The trophic development of lakes is a widely held concept in limnology, arising from the earliest efforts to classify lakes and place them in an evolutionary sequence. Recent studies of newly formed lakes at Glacier Bay, Alaska, only partially support the idea of a common pathway, and suggest more variable trends related to site-specific differences in terrestrial succession and hydrologic position. This presentation examines long-term lake trajectories at Glacier Bay through the dual lenses of chronosequence and paleoecology.
Results/Conclusions
Lakes are tightly coupled to their terrestrial catchments though hydrological linkage of biogeochemical cycles, yet the response of lakes to exogenous forces (climate change, human disturbance) is often highly individualistic, depending on factors such as landscape position, catchment size, lake morphometry, and geologic substrate.
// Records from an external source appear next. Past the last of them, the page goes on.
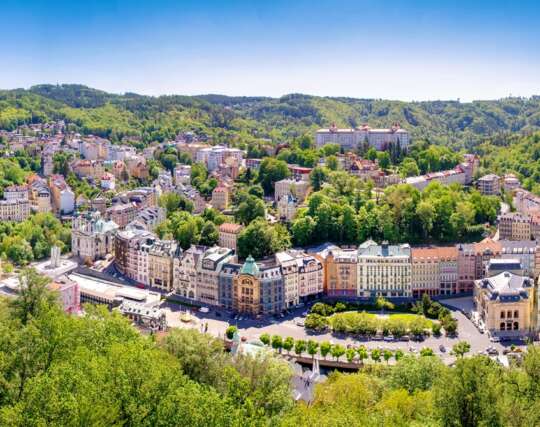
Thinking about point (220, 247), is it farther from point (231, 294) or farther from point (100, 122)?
point (100, 122)

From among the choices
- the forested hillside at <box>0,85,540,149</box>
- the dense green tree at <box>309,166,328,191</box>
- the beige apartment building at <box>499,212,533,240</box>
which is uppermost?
the forested hillside at <box>0,85,540,149</box>

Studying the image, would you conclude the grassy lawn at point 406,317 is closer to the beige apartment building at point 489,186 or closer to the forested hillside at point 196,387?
the forested hillside at point 196,387

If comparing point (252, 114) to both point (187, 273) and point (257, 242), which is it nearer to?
point (257, 242)

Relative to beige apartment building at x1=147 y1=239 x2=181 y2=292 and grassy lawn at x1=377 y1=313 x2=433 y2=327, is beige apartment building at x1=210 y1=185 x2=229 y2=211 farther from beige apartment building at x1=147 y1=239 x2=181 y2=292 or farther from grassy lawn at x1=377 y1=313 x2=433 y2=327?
grassy lawn at x1=377 y1=313 x2=433 y2=327

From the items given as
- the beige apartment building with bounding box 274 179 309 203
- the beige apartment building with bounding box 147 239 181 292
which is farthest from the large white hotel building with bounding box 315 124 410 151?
the beige apartment building with bounding box 147 239 181 292

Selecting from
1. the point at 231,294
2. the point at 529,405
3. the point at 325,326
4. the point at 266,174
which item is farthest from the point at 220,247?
the point at 529,405

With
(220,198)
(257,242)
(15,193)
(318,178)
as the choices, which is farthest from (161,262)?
(15,193)
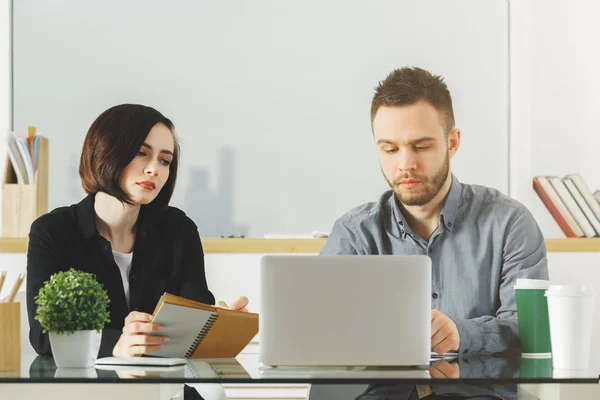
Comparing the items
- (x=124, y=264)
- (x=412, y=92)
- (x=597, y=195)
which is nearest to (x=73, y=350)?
(x=124, y=264)

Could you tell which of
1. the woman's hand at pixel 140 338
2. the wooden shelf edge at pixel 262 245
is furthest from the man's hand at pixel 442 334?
the wooden shelf edge at pixel 262 245

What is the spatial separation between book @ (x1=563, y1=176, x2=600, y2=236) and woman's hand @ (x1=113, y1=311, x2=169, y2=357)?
247 cm

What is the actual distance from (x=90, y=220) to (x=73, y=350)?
0.78 m

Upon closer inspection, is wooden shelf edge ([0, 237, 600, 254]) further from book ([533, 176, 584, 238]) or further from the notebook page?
the notebook page

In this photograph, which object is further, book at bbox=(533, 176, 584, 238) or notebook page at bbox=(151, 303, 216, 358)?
book at bbox=(533, 176, 584, 238)

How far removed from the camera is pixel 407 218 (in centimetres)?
220

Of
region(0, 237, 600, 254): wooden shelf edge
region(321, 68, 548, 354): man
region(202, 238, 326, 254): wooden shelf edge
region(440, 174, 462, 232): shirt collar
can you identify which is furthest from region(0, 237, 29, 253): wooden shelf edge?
region(440, 174, 462, 232): shirt collar

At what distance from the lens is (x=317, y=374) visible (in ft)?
4.24

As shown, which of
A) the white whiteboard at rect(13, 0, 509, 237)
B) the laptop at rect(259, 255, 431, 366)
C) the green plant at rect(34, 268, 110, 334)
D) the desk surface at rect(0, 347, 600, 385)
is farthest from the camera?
the white whiteboard at rect(13, 0, 509, 237)

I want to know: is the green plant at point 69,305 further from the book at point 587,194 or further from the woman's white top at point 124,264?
the book at point 587,194

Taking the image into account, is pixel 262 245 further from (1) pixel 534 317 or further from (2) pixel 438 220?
(1) pixel 534 317

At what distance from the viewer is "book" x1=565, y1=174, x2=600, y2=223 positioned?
355cm

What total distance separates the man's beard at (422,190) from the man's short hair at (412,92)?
0.59 feet

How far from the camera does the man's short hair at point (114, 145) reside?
7.19ft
Is it possible then, to discern any coherent pattern among lakes over the long time-scales at which autogenic processes and landscape evolution occur? The two primary tools by which ecologists examine long-term change – chronosequences and sediment cores – each have their weaknesses, but in tandem can reveal both site-specific response and the overriding biogeochemical trajectory. The synergy of these two approaches is illustrated by recent studies from Glacier Bay, Alaska, where limnological change has been inferred from a chronosequence of modern lakes of different ages. Here successional patterns were modeled by a space for time substitution in the same way that terrestrial succession was described in the classic work of plant ecologists at Glacier Bay. Results provide strong evidence that long-term soil development and related hydrological changes cause alkalinity and pH to decrease, DOC to increase, and nitrogen levels to rise and then fall over time. These changes span time-scales ranging from a few centuries to several thousand years. However, a comparison of these general trends with the trajectories of individual lakes – as reconstructed from sediment cores – reveals site-specific differences, especially with respect to nutrient (nitrogen) concentrations. These differences are related to successional trends in catchment vegetation, which have been shown to vary substantially between sites in upper and lower Glacier Bay. In addition, differences in hydrologic setting, especially the relative importance of surface vs. groundwater flux, regulate the rate at which lakes lose base cations over time.